Pick up the forum post about the polish_clusters error after its last line and keep writing it.

Study text:
:::

Error in rule polish_clusters (both with the test data and with real data) #13

scogi · 2021-10-25T07:48:07Z

Hello,
I installed the pipeline, which seems to have worked fine, but when running the pipeline test as recommended

# To test if the installation was successful run $ snakemake -j 1 -pr --configfile config.yml

I get an error at step 6 (might be as in #5 ). The same error occurs also with real data. Would be very grateful for any help. Thanks!

$ snakemake -j 1 -pr --configfile config.yml
Targets: EGFR_917
Building DAG of jobs...
Using shell: /bin/bash
Provided cores: 1 (use --cores to define parallelism)
Rules claiming more threads will be scaled down.
Job stats:
job count min threads max threads

cluster 1 1 1
cluster_consensus 1 1 1
copy_bed 1 1 1
detect_umi_consensus_fasta 1 1 1
detect_umi_fasta 1 1 1
map_1d 1 1 1
map_consensus 2 1 1
polish_clusters 1 1 1
reads 1 1 1
reformat_consensus_clusters 1 1 1
reformat_filter_clusters 1 1 1
seqkit_bam_acc_tsv 1 1 1
split_reads 1 1 1
total 14 1 1

Select jobs to execute...

:::

Provided material:
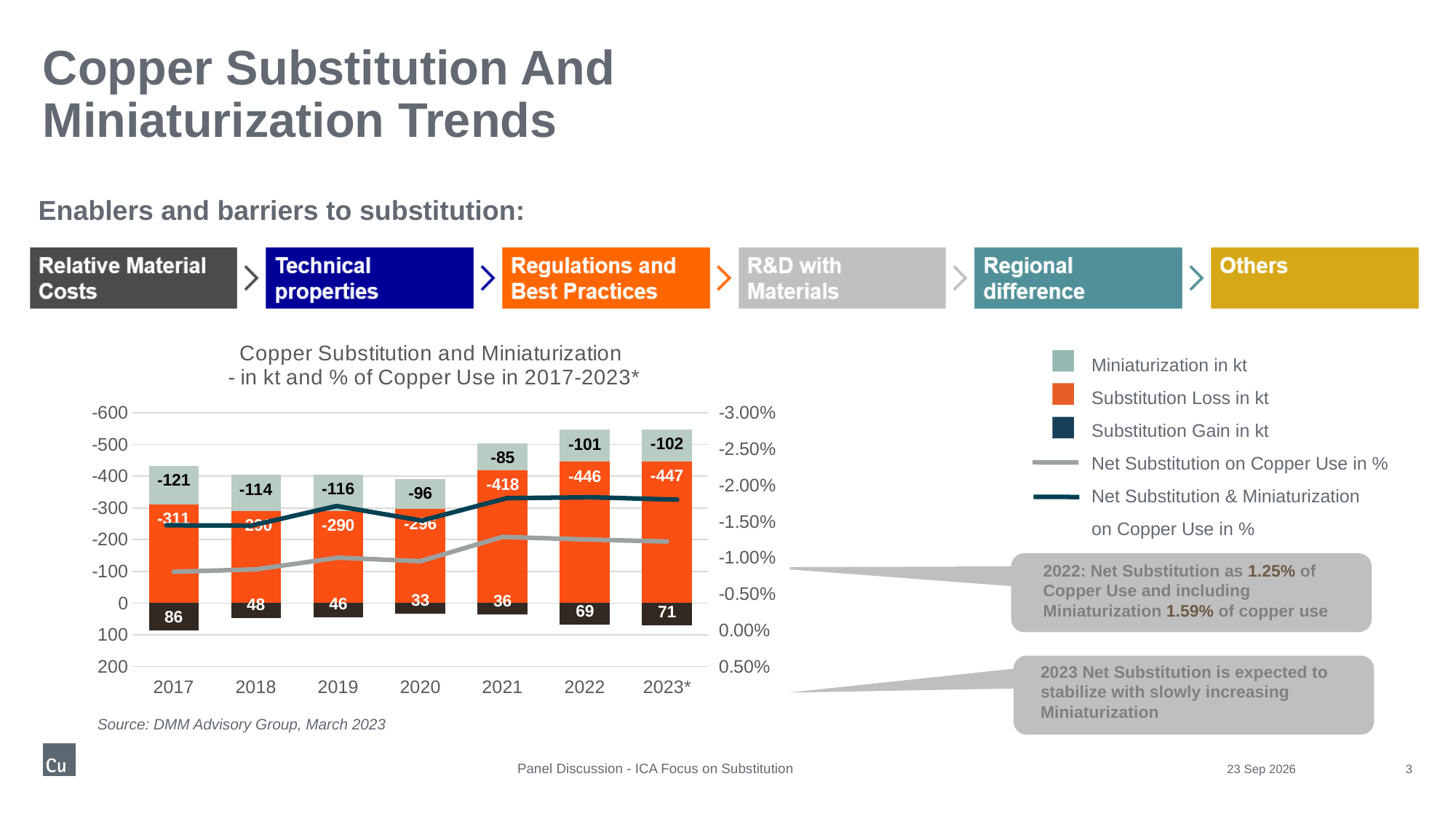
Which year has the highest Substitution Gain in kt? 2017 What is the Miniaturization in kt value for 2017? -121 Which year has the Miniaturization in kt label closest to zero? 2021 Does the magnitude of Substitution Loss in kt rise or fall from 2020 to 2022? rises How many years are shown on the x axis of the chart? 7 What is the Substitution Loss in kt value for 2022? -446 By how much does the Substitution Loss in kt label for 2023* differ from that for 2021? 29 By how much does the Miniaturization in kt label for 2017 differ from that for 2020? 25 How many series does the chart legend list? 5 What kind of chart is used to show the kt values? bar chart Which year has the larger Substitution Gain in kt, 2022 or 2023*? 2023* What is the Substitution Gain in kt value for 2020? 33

:::

Result of the task:
[Mon Oct 25 09:11:15 2021]
rule copy_bed:
input: data/example_egfr_amplicon.bed
output: example_egfr_single_read_run/targets.bed
jobid: 1
reason: Missing output files: example_egfr_single_read_run/targets.bed
wildcards: name=example_egfr_single_read_run
resources: tmpdir=/tmp

cp data/example_egfr_amplicon.bed example_egfr_single_read_run/targets.bed
[Mon Oct 25 09:11:15 2021]
Finished job 1.
1 of 14 steps (7%) done
Select jobs to execute...

[Mon Oct 25 09:11:15 2021]
rule map_1d:
input: data/example_egfr_single_cluster.fastq, data/example_egfr_reference.fasta
output: example_egfr_single_read_run/align/1d.bam, example_egfr_single_read_run/align/1d.bam.bai
jobid: 11
reason: Missing output files: example_egfr_single_read_run/align/1d.bam
wildcards: name=example_egfr_single_read_run
resources: tmpdir=/tmp

catfishq --max_n 0 data/example_egfr_single_cluster.fastq | minimap2 -ax map-ont -k 13 -t 1 data/example_egfr_reference.fasta - | samtools sort -@ 5 -o example_egfr_single_read_run/align/1d.bam - && samtools index -@ 1 example_egfr_single_read_run/align/1d.bam
[M::mm_idx_gen::0.0061.09] collected minimizers
[M::mm_idx_gen::0.0131.04] sorted minimizers
[M::main::0.0131.04] loaded/built the index for 1 target sequence(s)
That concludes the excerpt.